Category Archives: mindfulness

What makes you WANT to smile?  

 

What makes you want to smile

Sometimes, I catch myself feeling really contented or even joyful. And I realise I’m not smiling and this compounds my happiness.

Like so many people, especially women, I was raised to smile even when I was raging inside. When I was having therapy as a trainee counsellor, my therapist often commented on my propensity to smile or laugh as I recounted something that wasn’t a smiling or laughing matter.

And I remember visiting other parts of the world, especially in my 20s, and seeing unsmiling women and thinking, obviously, I had no idea about their inner experience but it appeared to be freer in some ways.

Faces just expressing whatever they wanted to express rather than the forced ‘women laughing eating salad’ smile that beams out from so many magazines and adverts.

I feel triumphant when I allow my face to do whatever my face wants to do.
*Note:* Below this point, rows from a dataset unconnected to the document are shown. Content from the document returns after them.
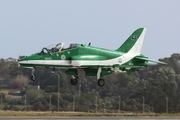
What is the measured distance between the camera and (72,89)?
110 meters

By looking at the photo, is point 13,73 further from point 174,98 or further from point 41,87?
point 174,98

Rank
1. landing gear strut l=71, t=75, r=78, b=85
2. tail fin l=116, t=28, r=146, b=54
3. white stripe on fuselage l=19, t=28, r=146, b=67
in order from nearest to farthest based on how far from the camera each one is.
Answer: white stripe on fuselage l=19, t=28, r=146, b=67
landing gear strut l=71, t=75, r=78, b=85
tail fin l=116, t=28, r=146, b=54

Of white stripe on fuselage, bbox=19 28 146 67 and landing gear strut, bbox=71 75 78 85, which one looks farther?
landing gear strut, bbox=71 75 78 85

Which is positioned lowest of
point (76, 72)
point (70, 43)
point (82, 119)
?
point (82, 119)

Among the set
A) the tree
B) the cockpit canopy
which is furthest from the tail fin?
the tree

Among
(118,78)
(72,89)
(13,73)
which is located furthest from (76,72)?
(13,73)

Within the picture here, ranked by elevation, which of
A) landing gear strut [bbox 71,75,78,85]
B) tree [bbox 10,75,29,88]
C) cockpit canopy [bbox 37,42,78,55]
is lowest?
landing gear strut [bbox 71,75,78,85]

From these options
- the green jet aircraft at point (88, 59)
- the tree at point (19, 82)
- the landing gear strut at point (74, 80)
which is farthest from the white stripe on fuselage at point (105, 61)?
the tree at point (19, 82)

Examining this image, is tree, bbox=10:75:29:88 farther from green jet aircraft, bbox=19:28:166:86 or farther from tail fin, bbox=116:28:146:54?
green jet aircraft, bbox=19:28:166:86

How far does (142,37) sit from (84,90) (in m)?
66.2

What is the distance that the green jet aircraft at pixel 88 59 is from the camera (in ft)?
139

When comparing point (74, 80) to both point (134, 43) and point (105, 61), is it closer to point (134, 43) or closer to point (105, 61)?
point (105, 61)

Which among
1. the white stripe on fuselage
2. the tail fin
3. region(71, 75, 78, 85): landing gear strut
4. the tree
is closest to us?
the white stripe on fuselage

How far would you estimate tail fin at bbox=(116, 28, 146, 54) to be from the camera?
159 feet
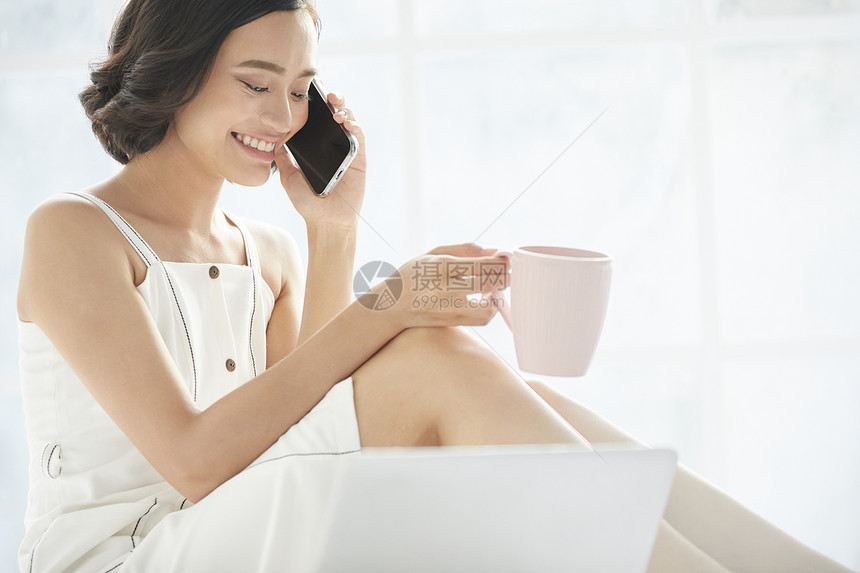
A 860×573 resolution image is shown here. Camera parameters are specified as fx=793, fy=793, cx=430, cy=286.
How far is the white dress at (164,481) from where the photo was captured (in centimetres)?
82

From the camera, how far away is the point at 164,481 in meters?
1.09

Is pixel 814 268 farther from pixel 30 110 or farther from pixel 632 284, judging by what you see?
pixel 30 110

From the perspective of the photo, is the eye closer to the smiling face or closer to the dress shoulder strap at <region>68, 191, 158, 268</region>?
the smiling face

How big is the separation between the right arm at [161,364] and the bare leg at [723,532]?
1.03 ft

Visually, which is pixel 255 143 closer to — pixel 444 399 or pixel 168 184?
pixel 168 184

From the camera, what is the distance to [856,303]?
2486mm

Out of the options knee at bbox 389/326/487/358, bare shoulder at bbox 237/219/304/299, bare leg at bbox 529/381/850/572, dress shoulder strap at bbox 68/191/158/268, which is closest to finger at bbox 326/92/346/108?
bare shoulder at bbox 237/219/304/299

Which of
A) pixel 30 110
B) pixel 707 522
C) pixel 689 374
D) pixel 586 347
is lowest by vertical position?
pixel 689 374

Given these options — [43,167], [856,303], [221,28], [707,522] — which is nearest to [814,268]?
[856,303]

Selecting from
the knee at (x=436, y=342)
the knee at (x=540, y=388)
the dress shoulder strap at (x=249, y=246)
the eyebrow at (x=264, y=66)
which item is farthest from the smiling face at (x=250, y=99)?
the knee at (x=540, y=388)

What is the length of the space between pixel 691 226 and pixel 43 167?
198 cm

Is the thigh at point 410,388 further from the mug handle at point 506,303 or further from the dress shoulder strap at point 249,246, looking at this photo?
the dress shoulder strap at point 249,246

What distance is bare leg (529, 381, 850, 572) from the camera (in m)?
0.88

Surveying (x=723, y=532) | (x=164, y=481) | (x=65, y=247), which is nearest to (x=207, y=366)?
(x=164, y=481)
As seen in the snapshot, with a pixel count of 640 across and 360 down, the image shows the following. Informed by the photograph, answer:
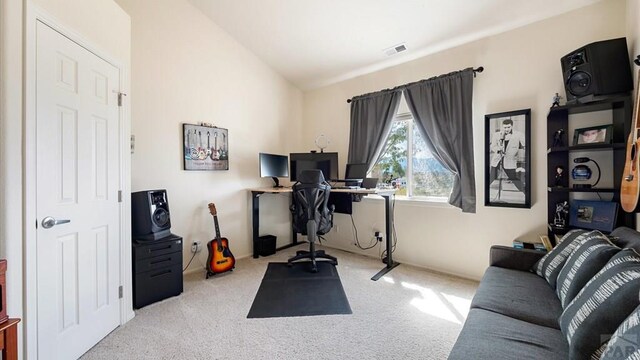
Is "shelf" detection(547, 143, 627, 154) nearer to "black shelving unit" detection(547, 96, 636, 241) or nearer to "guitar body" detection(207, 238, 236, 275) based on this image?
"black shelving unit" detection(547, 96, 636, 241)

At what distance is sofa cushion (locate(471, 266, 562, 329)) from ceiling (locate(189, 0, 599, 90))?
2.30 meters

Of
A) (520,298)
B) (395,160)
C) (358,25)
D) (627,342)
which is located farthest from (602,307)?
(358,25)

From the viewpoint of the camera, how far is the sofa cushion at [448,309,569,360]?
1.02m

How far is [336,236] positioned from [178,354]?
2.60m

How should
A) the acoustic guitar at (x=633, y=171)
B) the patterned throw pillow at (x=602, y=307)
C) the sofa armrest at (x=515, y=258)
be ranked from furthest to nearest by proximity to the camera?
the sofa armrest at (x=515, y=258) < the acoustic guitar at (x=633, y=171) < the patterned throw pillow at (x=602, y=307)

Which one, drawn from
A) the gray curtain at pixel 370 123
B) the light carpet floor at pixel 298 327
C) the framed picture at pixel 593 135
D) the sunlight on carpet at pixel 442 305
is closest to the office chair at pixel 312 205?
the light carpet floor at pixel 298 327

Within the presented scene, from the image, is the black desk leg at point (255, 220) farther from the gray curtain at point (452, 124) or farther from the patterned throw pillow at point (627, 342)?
the patterned throw pillow at point (627, 342)

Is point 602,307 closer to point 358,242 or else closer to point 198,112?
point 358,242

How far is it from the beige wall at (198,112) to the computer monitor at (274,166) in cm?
25

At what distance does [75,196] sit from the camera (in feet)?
5.25

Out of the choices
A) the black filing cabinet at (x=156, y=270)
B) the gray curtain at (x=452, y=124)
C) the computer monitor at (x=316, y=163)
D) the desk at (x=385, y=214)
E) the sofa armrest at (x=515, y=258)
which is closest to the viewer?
the sofa armrest at (x=515, y=258)

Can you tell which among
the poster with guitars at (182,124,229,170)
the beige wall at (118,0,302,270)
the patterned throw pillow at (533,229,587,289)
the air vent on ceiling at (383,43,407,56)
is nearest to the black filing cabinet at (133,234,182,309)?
the beige wall at (118,0,302,270)

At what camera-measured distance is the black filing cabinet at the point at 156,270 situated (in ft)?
7.06

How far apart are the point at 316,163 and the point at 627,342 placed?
127 inches
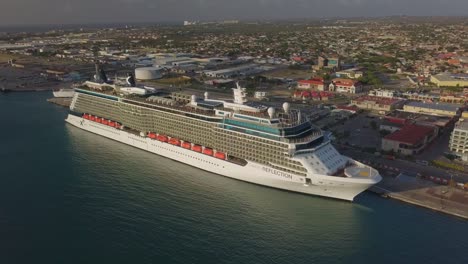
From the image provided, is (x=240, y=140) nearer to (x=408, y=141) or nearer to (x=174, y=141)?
(x=174, y=141)

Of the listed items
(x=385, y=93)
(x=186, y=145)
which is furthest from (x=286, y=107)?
(x=385, y=93)

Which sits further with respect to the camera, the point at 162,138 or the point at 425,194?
the point at 162,138

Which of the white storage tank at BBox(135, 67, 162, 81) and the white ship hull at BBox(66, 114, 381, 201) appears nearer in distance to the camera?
the white ship hull at BBox(66, 114, 381, 201)

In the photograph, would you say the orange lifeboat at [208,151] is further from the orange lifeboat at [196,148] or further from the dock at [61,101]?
the dock at [61,101]

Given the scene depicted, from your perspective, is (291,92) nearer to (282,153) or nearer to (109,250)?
(282,153)

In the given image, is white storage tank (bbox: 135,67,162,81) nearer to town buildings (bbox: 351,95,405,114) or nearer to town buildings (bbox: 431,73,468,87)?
town buildings (bbox: 351,95,405,114)

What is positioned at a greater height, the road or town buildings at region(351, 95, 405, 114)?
town buildings at region(351, 95, 405, 114)

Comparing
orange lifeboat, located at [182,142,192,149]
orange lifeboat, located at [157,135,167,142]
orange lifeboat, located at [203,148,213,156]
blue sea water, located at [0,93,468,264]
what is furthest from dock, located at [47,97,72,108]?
orange lifeboat, located at [203,148,213,156]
Even so, I smile a lot (I cry a fair bit, too).

To celebrate today being World Smile Day, you might want to ponder, when can’t you HELP smiling? When are you most likely to grin from ear to ear? To beam at the world?

And when are you faking it? When might it behove you to pause and check in with how you’re actually feeling rather than arranging your face into a pleasing countenance for the alleged benefit of others?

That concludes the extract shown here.